*WHAT IS NEEDED*. Extract every one of the records below and reproduce each line verbatim.

[Dataset excerpt]
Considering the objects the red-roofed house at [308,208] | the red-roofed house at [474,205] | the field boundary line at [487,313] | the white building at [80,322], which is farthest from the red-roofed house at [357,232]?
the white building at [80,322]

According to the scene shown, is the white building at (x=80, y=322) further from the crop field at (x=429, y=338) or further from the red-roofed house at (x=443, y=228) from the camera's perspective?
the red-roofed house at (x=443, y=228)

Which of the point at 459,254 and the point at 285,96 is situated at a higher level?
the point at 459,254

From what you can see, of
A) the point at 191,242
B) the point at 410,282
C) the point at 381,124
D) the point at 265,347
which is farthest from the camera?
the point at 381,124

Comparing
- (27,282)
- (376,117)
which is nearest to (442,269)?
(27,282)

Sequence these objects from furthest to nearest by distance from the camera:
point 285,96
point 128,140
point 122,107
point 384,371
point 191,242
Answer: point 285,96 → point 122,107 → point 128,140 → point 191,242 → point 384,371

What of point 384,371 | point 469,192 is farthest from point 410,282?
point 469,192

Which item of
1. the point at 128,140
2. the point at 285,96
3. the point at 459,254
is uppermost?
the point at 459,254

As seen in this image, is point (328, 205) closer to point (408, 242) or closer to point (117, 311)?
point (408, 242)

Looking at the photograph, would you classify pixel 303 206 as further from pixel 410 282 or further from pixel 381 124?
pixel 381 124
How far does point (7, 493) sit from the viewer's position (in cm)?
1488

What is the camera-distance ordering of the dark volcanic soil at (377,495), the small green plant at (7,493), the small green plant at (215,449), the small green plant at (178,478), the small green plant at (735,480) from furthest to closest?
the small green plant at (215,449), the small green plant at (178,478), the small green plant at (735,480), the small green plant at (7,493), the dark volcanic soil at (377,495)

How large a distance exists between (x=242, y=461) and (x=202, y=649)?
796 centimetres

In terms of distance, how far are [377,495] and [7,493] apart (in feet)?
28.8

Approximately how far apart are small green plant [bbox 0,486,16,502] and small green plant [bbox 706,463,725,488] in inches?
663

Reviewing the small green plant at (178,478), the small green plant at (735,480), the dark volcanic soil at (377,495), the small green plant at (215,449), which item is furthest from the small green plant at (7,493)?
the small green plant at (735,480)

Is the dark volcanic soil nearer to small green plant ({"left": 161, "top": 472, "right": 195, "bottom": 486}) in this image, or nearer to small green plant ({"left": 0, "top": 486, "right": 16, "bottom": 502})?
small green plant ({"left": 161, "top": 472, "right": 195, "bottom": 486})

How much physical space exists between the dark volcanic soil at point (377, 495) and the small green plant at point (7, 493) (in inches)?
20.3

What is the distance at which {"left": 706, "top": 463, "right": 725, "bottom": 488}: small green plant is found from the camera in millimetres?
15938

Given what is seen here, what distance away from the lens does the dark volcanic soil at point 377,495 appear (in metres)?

*SOLUTION TO THIS EXERCISE*.
Considering the objects the red-roofed house at [308,208] | the red-roofed house at [474,205] | the field boundary line at [487,313] | the white building at [80,322], which is farthest from the red-roofed house at [357,232]?
the white building at [80,322]

According to the scene shown, is the white building at (x=80, y=322) further from the crop field at (x=429, y=338) or further from the red-roofed house at (x=443, y=228) from the camera's perspective?
the red-roofed house at (x=443, y=228)

Which of the point at 459,254 and the point at 285,96 is situated at a higher level?
the point at 459,254

From what you can see, of
A) the point at 191,242
B) the point at 410,282
C) the point at 381,124
D) the point at 265,347
which is farthest from the camera?
the point at 381,124

Comparing
- (27,282)
- (376,117)
which is nearest to (442,269)?
(27,282)

Sequence these objects from furthest to nearest by distance from the camera:
point 285,96
point 128,140
point 122,107
point 384,371
point 191,242
Answer: point 285,96 → point 122,107 → point 128,140 → point 191,242 → point 384,371

What of point 384,371 | point 469,192 is farthest from point 410,282?
point 469,192

Which item of
1. the point at 128,140
2. the point at 285,96
3. the point at 459,254
is uppermost?
the point at 459,254

As seen in this image, is point (328, 205) closer to point (408, 242) or closer to point (117, 311)?
point (408, 242)

Looking at the photograph, would you classify pixel 303 206 as further from pixel 410 282 or further from pixel 381 124?
pixel 381 124
How far does point (7, 493) sit from the viewer's position (in cm)?
1488

What is the camera-distance ordering of the dark volcanic soil at (377,495), the small green plant at (7,493), the small green plant at (215,449), the small green plant at (178,478), the small green plant at (735,480) from furthest to closest?
the small green plant at (215,449), the small green plant at (178,478), the small green plant at (735,480), the small green plant at (7,493), the dark volcanic soil at (377,495)

How large a distance exists between (x=242, y=461) and (x=202, y=649)?
796 centimetres

In terms of distance, how far are [377,495] and [7,493] apart (in feet)?
28.8

Approximately how far apart are small green plant [bbox 0,486,16,502] and small green plant [bbox 706,463,725,488] in inches?
663

Reviewing the small green plant at (178,478), the small green plant at (735,480), the dark volcanic soil at (377,495), the small green plant at (215,449), which item is furthest from the small green plant at (7,493)?
the small green plant at (735,480)

Is the dark volcanic soil nearer to small green plant ({"left": 161, "top": 472, "right": 195, "bottom": 486}) in this image, or nearer to small green plant ({"left": 0, "top": 486, "right": 16, "bottom": 502})?
small green plant ({"left": 161, "top": 472, "right": 195, "bottom": 486})

How much physical space exists between the dark volcanic soil at point (377, 495) and the small green plant at point (7, 493) (in inches)?
20.3

What is the distance at which {"left": 706, "top": 463, "right": 725, "bottom": 488}: small green plant is found from the camera in millimetres?
15938

Given what is seen here, what distance away from the lens does the dark volcanic soil at point 377,495 appear (in metres)?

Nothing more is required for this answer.